En esos días, mi vecina María Elodia, que vive en frente, pone su piso en venta.
—¡Chica, me voy a calle la Victoria! Para que mi hijo vaya a la escuela de los Maristas. —El piso lo vende en seguida.
ENCUENTRO CON EL DESTINO
A la mañana siguiente, al volver de mis dos horas, me encuentro sentada en la escalera a una mujer de mediana edad, en un estado de embarazo bien avanzado.
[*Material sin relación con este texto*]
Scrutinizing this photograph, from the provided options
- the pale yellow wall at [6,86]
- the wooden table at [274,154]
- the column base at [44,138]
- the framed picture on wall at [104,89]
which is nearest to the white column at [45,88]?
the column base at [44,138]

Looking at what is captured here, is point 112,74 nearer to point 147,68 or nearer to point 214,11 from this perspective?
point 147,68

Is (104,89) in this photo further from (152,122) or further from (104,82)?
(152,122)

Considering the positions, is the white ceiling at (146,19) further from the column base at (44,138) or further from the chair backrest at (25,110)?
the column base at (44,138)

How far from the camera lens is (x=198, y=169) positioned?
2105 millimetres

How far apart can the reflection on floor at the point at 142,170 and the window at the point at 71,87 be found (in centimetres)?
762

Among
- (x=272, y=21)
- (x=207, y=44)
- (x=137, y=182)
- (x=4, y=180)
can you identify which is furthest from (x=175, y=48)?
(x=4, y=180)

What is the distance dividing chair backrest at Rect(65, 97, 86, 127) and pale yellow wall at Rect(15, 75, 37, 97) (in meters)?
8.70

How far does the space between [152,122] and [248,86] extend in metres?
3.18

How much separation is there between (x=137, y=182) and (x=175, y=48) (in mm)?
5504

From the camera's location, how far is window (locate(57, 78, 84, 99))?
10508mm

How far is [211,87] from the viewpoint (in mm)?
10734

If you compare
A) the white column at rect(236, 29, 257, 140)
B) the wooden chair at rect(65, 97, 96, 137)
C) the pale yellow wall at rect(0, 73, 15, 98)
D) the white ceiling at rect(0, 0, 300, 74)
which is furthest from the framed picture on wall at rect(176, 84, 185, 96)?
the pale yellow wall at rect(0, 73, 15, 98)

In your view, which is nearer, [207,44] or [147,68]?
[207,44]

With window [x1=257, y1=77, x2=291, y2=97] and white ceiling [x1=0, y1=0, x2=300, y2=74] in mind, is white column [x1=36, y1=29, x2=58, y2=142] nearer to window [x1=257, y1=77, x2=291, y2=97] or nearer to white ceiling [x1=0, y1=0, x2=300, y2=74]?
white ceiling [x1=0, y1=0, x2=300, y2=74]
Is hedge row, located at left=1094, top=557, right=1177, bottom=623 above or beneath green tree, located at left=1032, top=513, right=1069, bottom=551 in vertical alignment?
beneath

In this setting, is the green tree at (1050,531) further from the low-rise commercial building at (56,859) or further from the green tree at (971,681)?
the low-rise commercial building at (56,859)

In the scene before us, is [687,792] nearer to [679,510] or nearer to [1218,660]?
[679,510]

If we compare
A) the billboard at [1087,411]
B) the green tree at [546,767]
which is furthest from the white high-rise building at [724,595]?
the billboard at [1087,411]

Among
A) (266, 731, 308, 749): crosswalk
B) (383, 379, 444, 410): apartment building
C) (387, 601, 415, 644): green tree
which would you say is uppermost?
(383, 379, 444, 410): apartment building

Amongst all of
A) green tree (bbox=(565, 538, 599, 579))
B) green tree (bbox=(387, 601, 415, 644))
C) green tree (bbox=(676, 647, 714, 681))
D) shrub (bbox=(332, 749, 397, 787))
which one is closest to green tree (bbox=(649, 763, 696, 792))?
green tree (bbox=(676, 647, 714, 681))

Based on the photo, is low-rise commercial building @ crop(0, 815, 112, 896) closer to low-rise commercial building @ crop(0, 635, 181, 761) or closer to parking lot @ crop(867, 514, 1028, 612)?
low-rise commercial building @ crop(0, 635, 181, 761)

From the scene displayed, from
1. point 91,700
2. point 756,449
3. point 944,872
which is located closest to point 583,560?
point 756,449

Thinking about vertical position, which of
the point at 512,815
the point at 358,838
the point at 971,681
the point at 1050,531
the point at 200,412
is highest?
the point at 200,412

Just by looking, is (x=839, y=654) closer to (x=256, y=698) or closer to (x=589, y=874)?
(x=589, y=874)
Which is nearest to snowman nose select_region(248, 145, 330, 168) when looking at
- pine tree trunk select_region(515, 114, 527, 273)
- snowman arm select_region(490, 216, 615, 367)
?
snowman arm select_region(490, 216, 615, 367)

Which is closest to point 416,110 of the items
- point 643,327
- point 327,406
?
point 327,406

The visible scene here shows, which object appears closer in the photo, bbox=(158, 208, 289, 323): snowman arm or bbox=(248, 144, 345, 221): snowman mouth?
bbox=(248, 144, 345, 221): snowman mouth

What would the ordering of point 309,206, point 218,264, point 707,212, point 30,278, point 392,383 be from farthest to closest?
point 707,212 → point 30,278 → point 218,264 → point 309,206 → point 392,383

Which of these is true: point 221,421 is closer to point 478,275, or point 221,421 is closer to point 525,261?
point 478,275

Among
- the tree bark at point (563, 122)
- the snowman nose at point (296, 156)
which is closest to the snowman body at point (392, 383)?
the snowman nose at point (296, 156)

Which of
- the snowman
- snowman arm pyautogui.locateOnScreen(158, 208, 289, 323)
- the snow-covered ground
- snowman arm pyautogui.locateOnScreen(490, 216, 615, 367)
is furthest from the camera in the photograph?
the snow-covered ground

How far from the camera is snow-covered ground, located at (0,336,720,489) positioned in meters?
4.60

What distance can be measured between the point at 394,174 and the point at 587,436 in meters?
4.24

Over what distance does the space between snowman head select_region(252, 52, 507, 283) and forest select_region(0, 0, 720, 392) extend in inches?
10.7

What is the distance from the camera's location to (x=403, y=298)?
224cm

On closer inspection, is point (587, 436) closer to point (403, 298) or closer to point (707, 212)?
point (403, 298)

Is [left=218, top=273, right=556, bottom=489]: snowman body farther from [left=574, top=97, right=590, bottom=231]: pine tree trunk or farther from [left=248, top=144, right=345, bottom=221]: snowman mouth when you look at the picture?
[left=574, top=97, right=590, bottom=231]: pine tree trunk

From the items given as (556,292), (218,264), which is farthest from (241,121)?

Evidentemente no está bien, por la palidez de su rostro.
—¡Oiga!, ¿qué le pasa, se encuentra usted bien?
—No, no, señora, creo que me he mareado un poco.
—¡Un poco no! Bastante. ¡Ande! Suba conmigo. Yo vivo en el tercero, le daré un vaso de agua o un poco de café. —Como puedo, la ayudo a levantarse y juntas subimos a mi casa, la tiendo un poco en el sofá y me voy a hacer un poco de café—. ¡Lo siento solo tengo café y galletas!
—¡Por favor, no se preocupe! Si ya ha hecho usted demasiado… La verdad es que por aquí no conozco a nadie y, como ve, estoy embarazada y me he mareado un poco.
—¿Sabe usted? Acabo de comprar el piso enfrente del suyo. Y venía a poner unos cuadros, pero me ha dado una bajada de tensión. Me he descuidado un poco esta mañana con el desayuno y a mi edad eso no perdona.
—¡Pero si usted todavía es joven!
—No lo crea, tengo treinta y seis años.
—¿Y es su primer embarazo?
—¡Mi primero y mi único!, ya que mi caso es más bien raro.
—¿Por qué dice eso? Todavía es joven.